◆ **Task to carry out**
Reproduce word for word the lines of the material starting at the line containing "Is pixel 535" and ending at the last line of the material.

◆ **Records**
***
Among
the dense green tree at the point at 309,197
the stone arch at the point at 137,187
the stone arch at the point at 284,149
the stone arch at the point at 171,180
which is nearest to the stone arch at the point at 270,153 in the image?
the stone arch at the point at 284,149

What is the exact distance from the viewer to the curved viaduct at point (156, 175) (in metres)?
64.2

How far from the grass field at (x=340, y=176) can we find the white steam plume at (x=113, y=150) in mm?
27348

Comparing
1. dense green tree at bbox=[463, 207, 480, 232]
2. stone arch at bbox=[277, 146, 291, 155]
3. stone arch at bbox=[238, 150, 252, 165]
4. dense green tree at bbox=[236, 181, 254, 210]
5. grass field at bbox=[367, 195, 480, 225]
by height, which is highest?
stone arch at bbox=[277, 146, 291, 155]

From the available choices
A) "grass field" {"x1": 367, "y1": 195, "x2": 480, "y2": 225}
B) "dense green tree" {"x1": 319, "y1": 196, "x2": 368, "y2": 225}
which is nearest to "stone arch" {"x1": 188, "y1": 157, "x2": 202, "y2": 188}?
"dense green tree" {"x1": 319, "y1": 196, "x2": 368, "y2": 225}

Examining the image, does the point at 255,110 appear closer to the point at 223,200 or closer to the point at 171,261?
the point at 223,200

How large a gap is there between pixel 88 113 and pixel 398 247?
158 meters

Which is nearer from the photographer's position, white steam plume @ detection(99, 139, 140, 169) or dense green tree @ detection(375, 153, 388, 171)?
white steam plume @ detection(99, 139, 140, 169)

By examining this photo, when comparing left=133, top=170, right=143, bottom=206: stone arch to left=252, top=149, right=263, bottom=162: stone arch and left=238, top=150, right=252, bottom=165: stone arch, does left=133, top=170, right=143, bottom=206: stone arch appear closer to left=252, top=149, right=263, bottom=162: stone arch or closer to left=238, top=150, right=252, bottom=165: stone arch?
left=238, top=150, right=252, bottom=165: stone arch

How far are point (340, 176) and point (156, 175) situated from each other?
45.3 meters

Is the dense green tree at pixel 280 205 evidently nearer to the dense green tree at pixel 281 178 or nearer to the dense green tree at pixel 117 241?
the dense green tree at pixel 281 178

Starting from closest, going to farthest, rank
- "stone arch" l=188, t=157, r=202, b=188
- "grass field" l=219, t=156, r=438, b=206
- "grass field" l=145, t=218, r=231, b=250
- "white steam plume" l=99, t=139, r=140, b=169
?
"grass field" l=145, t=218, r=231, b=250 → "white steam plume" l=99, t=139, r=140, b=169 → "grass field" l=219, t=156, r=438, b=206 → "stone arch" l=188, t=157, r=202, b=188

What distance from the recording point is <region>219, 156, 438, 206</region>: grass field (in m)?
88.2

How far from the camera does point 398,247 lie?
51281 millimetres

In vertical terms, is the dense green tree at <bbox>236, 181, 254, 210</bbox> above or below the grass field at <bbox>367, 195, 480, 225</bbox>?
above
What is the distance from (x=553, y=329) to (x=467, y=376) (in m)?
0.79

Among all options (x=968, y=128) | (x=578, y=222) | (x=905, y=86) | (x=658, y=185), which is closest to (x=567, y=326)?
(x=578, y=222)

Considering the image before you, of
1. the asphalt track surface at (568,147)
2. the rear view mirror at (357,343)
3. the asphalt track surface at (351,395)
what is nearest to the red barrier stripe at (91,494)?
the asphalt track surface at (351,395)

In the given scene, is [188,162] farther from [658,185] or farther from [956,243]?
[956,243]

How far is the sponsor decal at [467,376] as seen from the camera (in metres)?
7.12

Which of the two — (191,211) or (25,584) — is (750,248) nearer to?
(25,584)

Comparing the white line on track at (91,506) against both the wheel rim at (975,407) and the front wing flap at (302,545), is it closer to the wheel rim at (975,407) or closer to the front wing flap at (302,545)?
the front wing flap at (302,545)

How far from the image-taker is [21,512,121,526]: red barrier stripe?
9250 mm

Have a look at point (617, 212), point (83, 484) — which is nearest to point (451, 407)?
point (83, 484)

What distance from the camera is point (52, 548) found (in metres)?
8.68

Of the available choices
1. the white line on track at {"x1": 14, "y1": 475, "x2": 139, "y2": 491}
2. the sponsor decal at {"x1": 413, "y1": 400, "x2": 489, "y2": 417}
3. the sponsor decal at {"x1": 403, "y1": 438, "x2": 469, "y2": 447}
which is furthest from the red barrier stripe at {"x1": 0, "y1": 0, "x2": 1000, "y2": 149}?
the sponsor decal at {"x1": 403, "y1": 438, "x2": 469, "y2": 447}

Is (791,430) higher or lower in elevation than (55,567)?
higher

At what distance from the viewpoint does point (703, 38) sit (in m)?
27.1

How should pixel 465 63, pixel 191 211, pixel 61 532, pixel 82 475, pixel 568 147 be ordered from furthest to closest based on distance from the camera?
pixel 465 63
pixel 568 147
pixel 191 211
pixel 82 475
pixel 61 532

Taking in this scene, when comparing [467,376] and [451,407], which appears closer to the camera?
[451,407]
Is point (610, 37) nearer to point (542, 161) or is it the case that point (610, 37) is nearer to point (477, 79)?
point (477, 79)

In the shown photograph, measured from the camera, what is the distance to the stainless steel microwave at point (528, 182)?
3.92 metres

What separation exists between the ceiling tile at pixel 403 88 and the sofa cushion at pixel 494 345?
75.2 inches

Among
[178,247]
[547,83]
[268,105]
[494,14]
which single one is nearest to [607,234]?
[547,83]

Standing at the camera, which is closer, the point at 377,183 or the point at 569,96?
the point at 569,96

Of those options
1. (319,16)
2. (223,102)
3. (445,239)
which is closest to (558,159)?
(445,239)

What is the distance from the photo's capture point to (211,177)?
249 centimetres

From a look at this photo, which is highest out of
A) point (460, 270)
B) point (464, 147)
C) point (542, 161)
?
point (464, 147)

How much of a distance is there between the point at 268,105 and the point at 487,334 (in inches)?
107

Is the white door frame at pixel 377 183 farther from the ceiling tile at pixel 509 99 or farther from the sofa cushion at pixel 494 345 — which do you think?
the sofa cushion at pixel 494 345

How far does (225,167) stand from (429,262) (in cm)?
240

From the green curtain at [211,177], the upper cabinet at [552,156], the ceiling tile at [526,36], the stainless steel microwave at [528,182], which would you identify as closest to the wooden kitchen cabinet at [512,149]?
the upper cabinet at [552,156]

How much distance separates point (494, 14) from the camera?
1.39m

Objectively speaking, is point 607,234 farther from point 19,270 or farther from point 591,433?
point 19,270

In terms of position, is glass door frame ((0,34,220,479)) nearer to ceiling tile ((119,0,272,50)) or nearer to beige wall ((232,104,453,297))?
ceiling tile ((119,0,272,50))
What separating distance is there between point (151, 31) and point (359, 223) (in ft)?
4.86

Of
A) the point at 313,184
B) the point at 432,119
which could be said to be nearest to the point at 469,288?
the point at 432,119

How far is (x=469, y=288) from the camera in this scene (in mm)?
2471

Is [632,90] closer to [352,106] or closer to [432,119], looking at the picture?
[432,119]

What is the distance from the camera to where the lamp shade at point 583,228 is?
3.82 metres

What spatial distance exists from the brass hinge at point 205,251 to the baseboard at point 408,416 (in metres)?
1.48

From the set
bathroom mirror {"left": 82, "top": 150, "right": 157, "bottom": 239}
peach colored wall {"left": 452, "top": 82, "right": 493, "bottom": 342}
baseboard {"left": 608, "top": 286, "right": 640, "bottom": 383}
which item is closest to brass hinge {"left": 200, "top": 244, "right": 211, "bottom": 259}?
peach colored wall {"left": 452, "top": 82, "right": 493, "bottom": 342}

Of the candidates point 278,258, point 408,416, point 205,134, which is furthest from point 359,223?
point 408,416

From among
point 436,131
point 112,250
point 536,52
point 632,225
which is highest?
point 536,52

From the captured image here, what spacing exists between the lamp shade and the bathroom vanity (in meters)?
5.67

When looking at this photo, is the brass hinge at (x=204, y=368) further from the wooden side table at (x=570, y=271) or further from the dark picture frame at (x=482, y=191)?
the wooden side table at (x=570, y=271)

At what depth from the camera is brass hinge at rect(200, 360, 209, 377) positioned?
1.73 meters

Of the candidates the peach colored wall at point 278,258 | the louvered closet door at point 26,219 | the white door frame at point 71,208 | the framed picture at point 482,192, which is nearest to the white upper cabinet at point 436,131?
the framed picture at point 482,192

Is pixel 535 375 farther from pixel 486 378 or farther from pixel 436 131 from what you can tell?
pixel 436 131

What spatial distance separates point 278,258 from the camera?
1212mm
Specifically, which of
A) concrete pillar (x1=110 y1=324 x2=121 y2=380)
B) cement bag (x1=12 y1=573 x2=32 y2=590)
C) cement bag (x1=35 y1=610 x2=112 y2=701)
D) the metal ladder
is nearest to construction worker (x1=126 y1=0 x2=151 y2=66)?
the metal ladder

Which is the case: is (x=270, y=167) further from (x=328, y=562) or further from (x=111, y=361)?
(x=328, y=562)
***
◆ **Right answer**
Is pixel 535 375 farther from pixel 486 378 or farther from pixel 436 131 from what you can tell?
pixel 436 131

What spatial distance separates point 278,258 from the camera?
1212mm
Specifically, which of
A) concrete pillar (x1=110 y1=324 x2=121 y2=380)
B) cement bag (x1=12 y1=573 x2=32 y2=590)
C) cement bag (x1=35 y1=610 x2=112 y2=701)
D) the metal ladder
is nearest to construction worker (x1=126 y1=0 x2=151 y2=66)?
the metal ladder

Which is the case: is (x=270, y=167) further from (x=328, y=562) or further from (x=111, y=361)?
(x=328, y=562)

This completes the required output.